Stored data entries:
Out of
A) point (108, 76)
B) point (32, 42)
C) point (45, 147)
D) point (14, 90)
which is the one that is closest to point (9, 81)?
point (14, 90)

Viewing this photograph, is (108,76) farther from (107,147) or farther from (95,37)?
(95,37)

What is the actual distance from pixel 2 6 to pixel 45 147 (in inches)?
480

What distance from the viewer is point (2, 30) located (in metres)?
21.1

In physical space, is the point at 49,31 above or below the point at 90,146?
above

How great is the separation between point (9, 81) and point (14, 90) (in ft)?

#### Exercise goal:
Write out all the rows again, requests included, and shift every number in the answers up by 12, whether it is a point coordinate or a distance.

#### Exercise output:
Out of
A) point (108, 76)
B) point (32, 42)
C) point (45, 147)
D) point (14, 90)
which is the one that is closest to point (9, 81)?
point (26, 102)

Viewing this photograph, is (108,76) farther from (107,147) or farther from (95,37)?
(107,49)

What is the actual distance from pixel 2 6 to pixel 45 147 (in inches)?
492

What distance from the viewer is point (2, 30) located (in metres)?
33.1

In physical space, is the point at 49,31 above or below the point at 90,146?
above

How great is the separation between point (9, 81) and point (14, 90) (in ft)?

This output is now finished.